“Designer” protein-modifying enzymes for biomedicine, biotechnology and synthetic biology
Enzymes that catalyze site-specific protein modifications, including kinases, methyltransferases, proteases and protein ligases, among others, play vital roles in regulating cellular processes. Understanding the substrate specificity of these enzymes is instrumental to gain insight into their physiological mechanisms, establish potential druggable targets, and leverage or redesign their specificity. Successes along this axis would enable a variety of applications in enzyme therapeutics, biorthogonal chemistry, mass spectrometry and synthetic biology. In the Denard lab, we utilize and establish methods of protein engineering and design to redefine and redesign the substrate specificity of protein-modifying enzymes in order to repurpose them as novel therapeutic and diagnostic modalities. We expect that novel protein and cell-based therapeutic modalities will expand our toolset of biologics for management of chronic illnesses, inflammations and cancer.
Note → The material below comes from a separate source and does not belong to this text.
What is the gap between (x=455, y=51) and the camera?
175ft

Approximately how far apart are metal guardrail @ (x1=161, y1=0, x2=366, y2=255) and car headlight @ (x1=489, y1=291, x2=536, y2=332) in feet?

In one area of focus, we aim to evolve the specificity of proteases to target misfolded and aberrant proteins involved in neurodegenerative, autoimmune diseases and cancer. We hypothesize that catalytic degradation of disease-related proteins can fight diseases in ways that can be complementary to and mechanistically distinct from current therapeutic approaches.
Moreover, using engineered protein-modifying enzymes, we seek to build protein circuits that reprogram cellular behavior along rapid time scales. Modular, responsive and predictable synthetic protein circuits will augment genetic engineering by introducing novel design principles that will facilitate their integration into larger cellular networks.
In a related area of research, we aim to evolve enzymes for the site-specific conjugations to proteins, cells and biomaterials. We envision to generate highly-functionalized therapeutic agents with multipronged and synergistic modes of action.